▸ **Job**:
Select every line in the entries below that contains the string "furthest". Case counts.

"""

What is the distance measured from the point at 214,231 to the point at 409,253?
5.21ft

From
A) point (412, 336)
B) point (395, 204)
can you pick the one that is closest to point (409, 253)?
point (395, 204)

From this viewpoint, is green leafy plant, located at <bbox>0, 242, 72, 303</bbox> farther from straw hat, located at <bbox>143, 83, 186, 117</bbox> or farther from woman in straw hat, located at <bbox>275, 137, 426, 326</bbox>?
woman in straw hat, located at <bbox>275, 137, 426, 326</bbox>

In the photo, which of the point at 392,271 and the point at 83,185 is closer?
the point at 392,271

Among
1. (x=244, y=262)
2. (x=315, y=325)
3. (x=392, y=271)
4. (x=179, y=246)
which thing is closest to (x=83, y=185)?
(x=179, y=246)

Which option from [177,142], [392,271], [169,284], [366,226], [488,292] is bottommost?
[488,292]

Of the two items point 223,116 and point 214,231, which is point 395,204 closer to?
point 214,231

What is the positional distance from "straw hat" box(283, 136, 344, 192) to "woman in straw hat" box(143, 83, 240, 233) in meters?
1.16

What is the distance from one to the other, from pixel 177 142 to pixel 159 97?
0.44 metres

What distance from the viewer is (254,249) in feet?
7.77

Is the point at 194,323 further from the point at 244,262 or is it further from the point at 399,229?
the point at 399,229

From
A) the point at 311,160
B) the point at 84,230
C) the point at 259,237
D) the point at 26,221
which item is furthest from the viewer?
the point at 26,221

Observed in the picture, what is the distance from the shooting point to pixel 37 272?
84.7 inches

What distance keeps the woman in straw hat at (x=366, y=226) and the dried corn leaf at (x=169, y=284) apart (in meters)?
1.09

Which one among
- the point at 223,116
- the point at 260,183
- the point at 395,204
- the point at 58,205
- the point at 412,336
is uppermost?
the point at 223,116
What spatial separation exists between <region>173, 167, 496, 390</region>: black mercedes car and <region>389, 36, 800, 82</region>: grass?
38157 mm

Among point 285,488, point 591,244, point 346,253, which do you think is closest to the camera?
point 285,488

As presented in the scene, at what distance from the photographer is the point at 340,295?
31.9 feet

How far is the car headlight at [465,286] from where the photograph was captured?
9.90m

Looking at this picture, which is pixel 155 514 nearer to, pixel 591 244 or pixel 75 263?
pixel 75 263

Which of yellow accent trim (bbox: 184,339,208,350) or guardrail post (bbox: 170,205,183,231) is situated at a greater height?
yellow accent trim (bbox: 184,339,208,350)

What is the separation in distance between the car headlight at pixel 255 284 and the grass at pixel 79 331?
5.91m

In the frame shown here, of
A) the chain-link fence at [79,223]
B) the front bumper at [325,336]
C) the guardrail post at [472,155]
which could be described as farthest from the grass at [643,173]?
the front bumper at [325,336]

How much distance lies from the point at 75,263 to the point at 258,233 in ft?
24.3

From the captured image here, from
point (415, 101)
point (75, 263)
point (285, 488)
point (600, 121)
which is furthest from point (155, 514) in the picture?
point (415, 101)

"""
"""

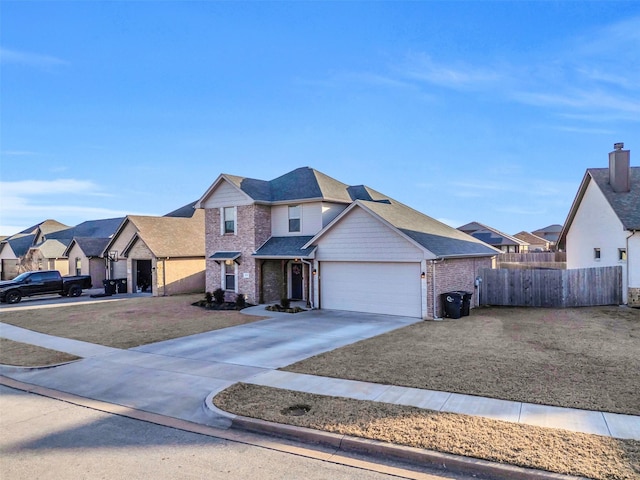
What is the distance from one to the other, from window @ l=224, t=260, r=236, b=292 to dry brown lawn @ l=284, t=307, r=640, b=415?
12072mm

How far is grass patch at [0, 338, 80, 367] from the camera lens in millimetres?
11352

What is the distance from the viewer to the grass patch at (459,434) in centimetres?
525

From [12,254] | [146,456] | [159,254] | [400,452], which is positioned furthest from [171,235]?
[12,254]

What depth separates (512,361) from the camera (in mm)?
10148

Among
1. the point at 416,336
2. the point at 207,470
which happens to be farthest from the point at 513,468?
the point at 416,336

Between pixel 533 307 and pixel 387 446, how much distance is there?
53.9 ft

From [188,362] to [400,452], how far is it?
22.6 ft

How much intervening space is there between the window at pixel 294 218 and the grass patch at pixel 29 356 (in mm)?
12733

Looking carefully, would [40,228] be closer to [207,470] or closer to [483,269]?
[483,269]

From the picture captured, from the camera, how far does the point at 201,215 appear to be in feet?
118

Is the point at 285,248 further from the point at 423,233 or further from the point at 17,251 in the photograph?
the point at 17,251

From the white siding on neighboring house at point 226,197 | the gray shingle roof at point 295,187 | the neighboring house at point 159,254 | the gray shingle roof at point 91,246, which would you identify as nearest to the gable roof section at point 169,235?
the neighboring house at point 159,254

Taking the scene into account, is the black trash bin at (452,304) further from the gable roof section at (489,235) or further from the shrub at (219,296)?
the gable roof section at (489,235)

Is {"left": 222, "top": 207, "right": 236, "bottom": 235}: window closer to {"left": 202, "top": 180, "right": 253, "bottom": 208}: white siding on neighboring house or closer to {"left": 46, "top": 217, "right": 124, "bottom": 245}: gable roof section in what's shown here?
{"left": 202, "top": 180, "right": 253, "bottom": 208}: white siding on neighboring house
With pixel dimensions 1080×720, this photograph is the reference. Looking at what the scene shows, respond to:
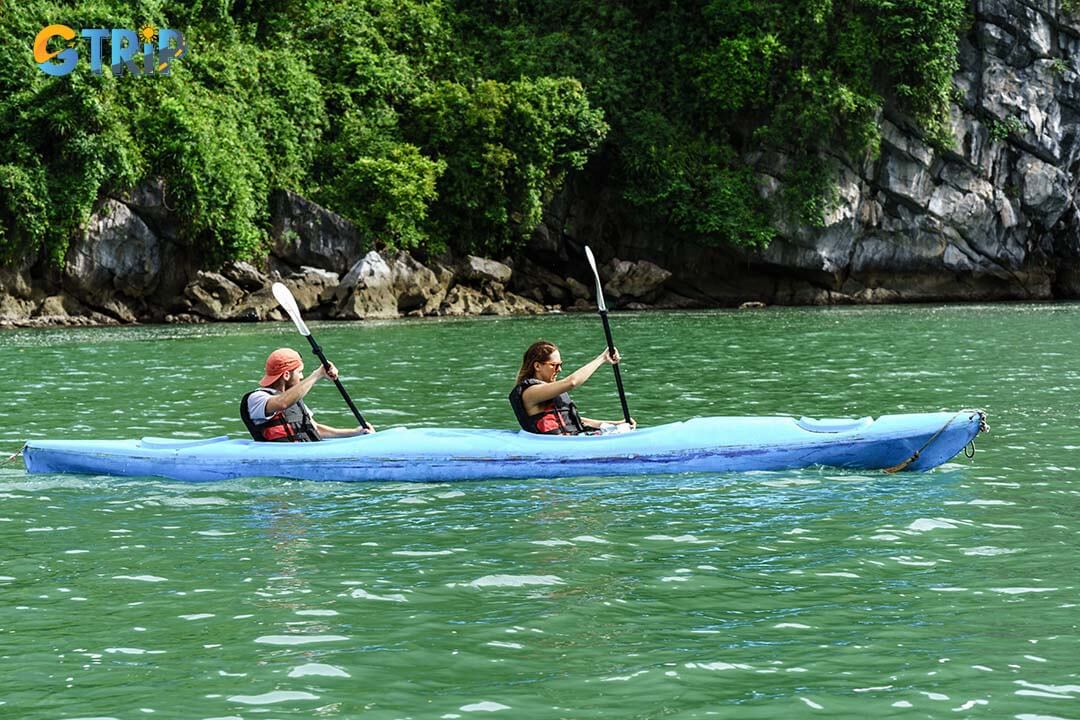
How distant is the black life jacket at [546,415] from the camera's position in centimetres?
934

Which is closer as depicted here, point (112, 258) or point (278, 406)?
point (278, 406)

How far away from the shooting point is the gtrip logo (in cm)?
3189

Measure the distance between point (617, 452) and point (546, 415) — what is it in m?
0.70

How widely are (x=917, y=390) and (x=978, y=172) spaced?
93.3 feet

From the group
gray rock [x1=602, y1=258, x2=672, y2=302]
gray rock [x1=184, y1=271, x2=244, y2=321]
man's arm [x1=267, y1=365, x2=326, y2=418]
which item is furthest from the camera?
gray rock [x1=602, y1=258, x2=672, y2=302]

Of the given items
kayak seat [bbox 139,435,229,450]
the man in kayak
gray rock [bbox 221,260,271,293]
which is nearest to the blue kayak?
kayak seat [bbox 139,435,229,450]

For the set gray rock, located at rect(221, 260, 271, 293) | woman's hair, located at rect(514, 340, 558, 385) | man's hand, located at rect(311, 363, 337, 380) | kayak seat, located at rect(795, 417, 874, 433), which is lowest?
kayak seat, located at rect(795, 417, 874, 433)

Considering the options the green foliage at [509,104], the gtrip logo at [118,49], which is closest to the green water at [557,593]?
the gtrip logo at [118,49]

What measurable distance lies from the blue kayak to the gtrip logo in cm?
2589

"""

▸ **Exercise answer**:
which item is furthest from the viewer?
which is furthest from point (155, 514) in the picture?
From [12,254] | [146,456] | [159,254] | [400,452], which is positioned furthest from [171,235]?
which item is furthest from the camera?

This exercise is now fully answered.